IF we’re talking Peter Wolf, the shortest version of that song is surely “This one is called ‘Take out your false teeth momma: I want to suck on your gums’ “

13

Bill Gardner 11.21.07 at 3:17 pm

The Ultimate Spinach? The horror, the horror…

14

Michael Bérubé 11.21.07 at 4:43 pm

Scott, will you ban rea? Thanks.

And didn’t Jeff “Skunk” Baxter play on a Spinach album? If so, that may very well be the final piece of the “six degrees of Skunk Baxter” puzzle we’ve waited for all these years. . . .

15

Scott McLemee 11.21.07 at 9:41 pm

Will I ban rea? Why? For rocking too hard?

16

sweaty guy 11.22.07 at 12:27 pm

Save a little love for the mysterious woman in “I’ve Been Tired” by The Pixies.

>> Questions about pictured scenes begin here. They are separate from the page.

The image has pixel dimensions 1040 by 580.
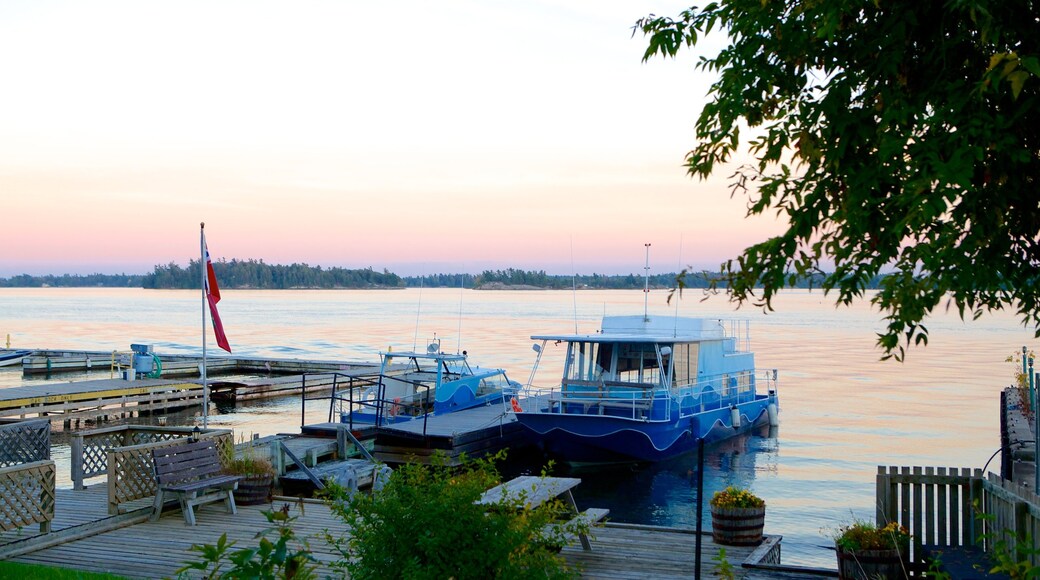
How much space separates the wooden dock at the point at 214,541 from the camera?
33.0ft

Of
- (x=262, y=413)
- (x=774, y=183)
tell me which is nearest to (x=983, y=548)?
(x=774, y=183)

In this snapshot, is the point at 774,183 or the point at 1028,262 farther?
the point at 774,183

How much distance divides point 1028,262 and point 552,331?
3553 inches

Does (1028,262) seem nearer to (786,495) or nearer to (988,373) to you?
(786,495)

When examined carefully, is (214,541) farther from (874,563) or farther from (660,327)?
(660,327)

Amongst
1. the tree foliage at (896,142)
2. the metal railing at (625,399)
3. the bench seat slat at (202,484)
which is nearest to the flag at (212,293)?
the bench seat slat at (202,484)

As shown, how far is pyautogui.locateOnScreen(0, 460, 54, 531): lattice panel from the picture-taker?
1076 cm

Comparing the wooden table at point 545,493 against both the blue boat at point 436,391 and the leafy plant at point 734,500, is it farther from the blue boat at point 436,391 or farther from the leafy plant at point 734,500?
the blue boat at point 436,391

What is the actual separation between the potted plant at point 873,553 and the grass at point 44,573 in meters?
6.73

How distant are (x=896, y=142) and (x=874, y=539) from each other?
4.90m

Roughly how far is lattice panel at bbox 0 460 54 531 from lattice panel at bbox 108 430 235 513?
1103 millimetres

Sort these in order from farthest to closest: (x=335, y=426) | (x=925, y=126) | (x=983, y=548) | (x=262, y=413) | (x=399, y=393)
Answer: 1. (x=262, y=413)
2. (x=399, y=393)
3. (x=335, y=426)
4. (x=983, y=548)
5. (x=925, y=126)

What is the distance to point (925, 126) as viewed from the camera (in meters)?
5.38

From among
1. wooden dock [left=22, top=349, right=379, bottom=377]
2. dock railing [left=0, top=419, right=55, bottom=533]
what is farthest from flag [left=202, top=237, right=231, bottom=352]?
wooden dock [left=22, top=349, right=379, bottom=377]
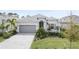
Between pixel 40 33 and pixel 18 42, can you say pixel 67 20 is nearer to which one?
pixel 40 33

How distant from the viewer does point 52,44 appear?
422 cm

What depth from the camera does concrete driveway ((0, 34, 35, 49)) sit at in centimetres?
421

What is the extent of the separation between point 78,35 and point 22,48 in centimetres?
114

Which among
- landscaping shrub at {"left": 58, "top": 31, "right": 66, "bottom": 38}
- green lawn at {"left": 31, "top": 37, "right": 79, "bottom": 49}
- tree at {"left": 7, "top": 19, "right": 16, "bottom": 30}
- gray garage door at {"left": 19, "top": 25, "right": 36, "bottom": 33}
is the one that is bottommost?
green lawn at {"left": 31, "top": 37, "right": 79, "bottom": 49}

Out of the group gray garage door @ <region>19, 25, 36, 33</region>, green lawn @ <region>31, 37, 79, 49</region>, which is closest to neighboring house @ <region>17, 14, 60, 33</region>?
gray garage door @ <region>19, 25, 36, 33</region>

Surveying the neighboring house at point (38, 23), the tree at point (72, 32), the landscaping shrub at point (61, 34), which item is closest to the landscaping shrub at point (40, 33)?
the neighboring house at point (38, 23)

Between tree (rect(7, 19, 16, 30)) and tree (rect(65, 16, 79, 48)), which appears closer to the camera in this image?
tree (rect(65, 16, 79, 48))

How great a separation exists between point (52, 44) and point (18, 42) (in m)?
0.69

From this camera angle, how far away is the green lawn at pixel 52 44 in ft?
13.8

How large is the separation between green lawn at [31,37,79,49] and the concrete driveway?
0.12 metres

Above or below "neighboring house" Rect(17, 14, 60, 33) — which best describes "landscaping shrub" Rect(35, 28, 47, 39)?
below

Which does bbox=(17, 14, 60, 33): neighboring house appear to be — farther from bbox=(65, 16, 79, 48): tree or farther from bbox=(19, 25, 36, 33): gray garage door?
bbox=(65, 16, 79, 48): tree

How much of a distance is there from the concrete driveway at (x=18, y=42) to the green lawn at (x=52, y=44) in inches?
4.8
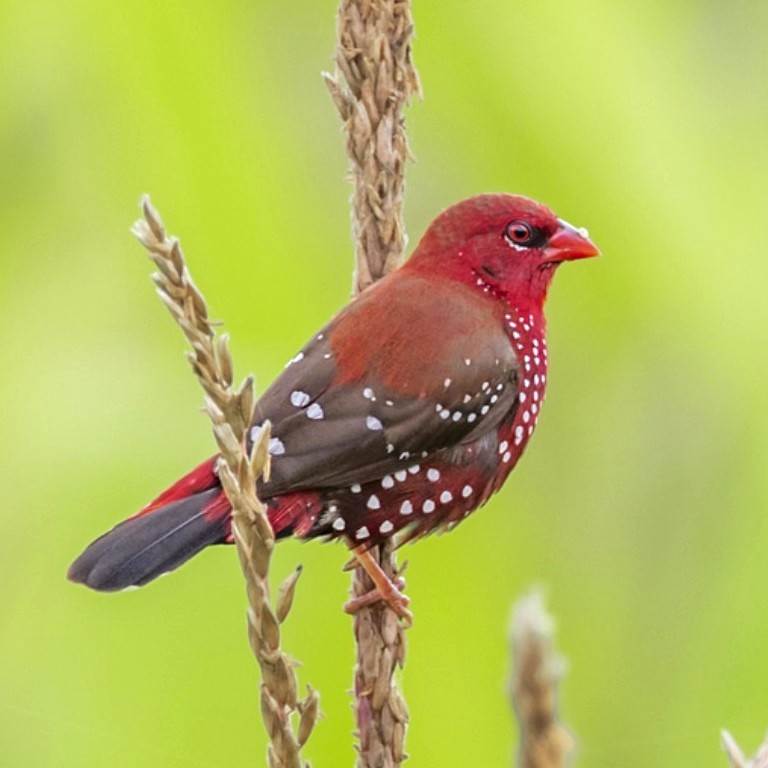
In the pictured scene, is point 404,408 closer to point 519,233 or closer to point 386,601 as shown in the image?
point 386,601

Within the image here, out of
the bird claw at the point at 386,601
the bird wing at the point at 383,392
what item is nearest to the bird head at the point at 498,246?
the bird wing at the point at 383,392

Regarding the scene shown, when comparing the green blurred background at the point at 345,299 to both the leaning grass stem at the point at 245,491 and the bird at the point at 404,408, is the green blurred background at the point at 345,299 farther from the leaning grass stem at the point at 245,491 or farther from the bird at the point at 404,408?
the leaning grass stem at the point at 245,491

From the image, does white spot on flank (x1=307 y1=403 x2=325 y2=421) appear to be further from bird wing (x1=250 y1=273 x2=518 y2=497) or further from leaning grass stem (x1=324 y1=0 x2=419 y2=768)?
leaning grass stem (x1=324 y1=0 x2=419 y2=768)

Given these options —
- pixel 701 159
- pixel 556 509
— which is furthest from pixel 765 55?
pixel 556 509

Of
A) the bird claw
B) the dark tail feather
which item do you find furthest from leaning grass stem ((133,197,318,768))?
the bird claw

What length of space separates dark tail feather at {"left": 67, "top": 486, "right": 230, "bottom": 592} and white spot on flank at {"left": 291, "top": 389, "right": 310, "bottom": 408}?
176 millimetres

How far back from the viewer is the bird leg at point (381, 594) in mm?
1638

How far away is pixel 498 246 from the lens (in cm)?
216

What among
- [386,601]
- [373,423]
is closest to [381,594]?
[386,601]

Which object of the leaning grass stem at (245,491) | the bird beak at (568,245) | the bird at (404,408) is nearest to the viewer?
the leaning grass stem at (245,491)

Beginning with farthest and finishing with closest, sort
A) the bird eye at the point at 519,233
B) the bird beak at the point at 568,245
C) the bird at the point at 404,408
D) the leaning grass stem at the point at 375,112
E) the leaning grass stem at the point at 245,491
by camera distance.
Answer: the bird eye at the point at 519,233 < the bird beak at the point at 568,245 < the leaning grass stem at the point at 375,112 < the bird at the point at 404,408 < the leaning grass stem at the point at 245,491

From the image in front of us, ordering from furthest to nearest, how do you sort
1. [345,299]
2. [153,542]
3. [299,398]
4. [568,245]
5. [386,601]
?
[345,299] → [568,245] → [299,398] → [386,601] → [153,542]

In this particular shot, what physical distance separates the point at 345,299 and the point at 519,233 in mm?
375

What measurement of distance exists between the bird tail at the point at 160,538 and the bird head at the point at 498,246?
2.09 feet
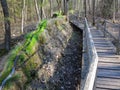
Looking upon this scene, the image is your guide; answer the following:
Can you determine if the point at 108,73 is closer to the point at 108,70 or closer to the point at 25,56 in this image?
the point at 108,70

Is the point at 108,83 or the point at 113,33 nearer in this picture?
the point at 108,83

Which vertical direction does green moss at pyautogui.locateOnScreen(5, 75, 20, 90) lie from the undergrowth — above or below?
below

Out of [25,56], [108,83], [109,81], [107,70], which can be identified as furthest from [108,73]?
[25,56]

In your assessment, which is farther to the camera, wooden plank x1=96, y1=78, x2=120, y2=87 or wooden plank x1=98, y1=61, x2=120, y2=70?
wooden plank x1=98, y1=61, x2=120, y2=70

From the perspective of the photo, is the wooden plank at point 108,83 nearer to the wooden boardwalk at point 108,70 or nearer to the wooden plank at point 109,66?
the wooden boardwalk at point 108,70

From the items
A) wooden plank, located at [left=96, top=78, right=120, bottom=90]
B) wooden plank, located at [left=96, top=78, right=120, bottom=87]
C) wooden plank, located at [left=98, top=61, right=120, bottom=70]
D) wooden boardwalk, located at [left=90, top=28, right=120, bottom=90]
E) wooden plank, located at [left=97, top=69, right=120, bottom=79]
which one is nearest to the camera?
Result: wooden plank, located at [left=96, top=78, right=120, bottom=90]

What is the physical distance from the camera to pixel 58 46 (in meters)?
10.9

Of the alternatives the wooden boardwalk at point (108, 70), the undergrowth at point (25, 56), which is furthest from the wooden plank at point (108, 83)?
the undergrowth at point (25, 56)

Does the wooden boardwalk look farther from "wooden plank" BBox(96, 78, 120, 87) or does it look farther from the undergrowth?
the undergrowth

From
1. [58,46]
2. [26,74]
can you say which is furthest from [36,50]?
[58,46]

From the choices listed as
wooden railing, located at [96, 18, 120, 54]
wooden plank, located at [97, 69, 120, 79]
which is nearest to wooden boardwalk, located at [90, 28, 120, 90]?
wooden plank, located at [97, 69, 120, 79]

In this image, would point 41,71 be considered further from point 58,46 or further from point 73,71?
point 58,46

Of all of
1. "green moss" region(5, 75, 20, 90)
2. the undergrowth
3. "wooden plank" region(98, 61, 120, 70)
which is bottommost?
"green moss" region(5, 75, 20, 90)

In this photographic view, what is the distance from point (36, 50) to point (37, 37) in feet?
3.00
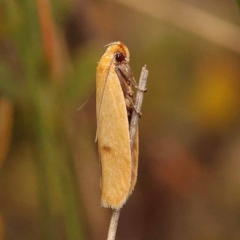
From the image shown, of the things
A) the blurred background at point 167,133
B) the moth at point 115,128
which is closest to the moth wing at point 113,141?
the moth at point 115,128

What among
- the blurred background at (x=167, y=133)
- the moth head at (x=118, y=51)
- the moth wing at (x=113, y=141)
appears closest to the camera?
the moth wing at (x=113, y=141)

Don’t know if she’s all that mysterious actually, but they are from Boston and the song is surely misogynistic in that chaming, Black Francis way.

17

sweaty guy 11.22.07 at 12:28 pm

Excuse me please! I meant that CHAFING Black Francis way.

18

Chris Lowe 11.23.07 at 12:35 pm

“gertrude stein” by the Rentals has to fit in here somewhere …

Not sure it’s quite restricted to Boston though, one could argue for Patti Smith on both sides of the relationship, on Horses at least, & there’s “Love Has Come to Town” by Talking Heads, though RISD/Providence aren’t so far from Boston & they did get Jerry Harrison from the Modern Lovers — still, at the end of the day they went to NYC.

X’s “White Girl”?

Back to Boston, I can’t swear to it from memory but the song titles from Real Kids/Taxi Boys into the ’80s are suggestive.

19

Chris Lowe 11.23.07 at 8:44 pm

Oh, and New York Dolls, “Who are the Mystery Girls?”